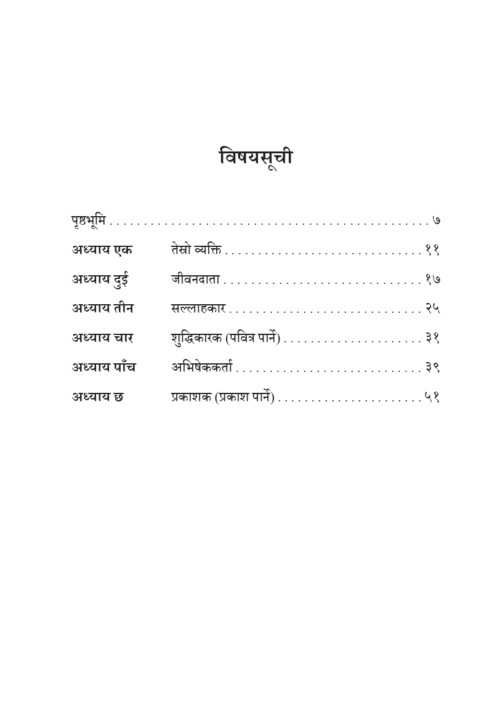 Who is Holy Spirit? पवित्र आत्मा को हुनुहुन्छ ?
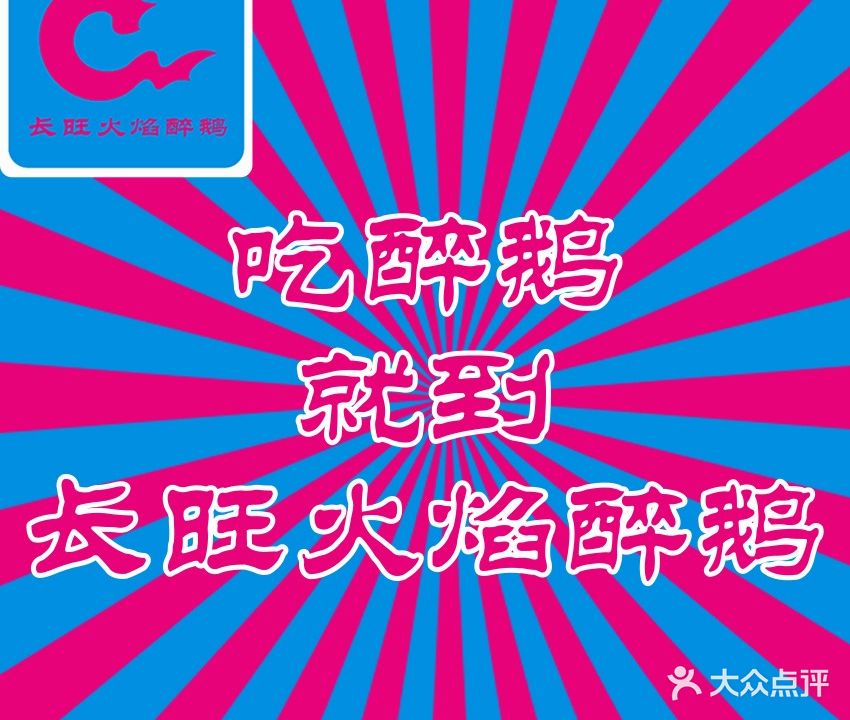 长旺火焰醉鹅(皮皮虾美食广场店)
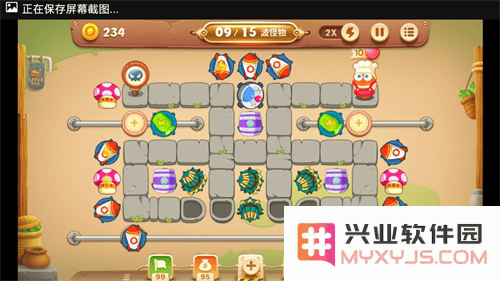 保卫萝卜3关卡通关攻略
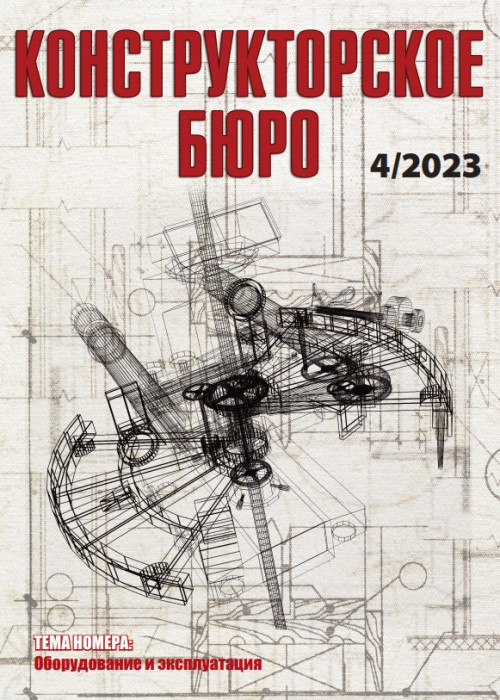 Конструкторское Бюро, № 4, 2023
+++
## What needs to be done
In the answer, the data should reappear exactly, with no pictures.

## Response to this exercise
 Who is Holy Spirit? पवित्र आत्मा को हुनुहुन्छ ?
 长旺火焰醉鹅(皮皮虾美食广场店)
 保卫萝卜3关卡通关攻略
 Конструкторское Бюро, № 4, 2023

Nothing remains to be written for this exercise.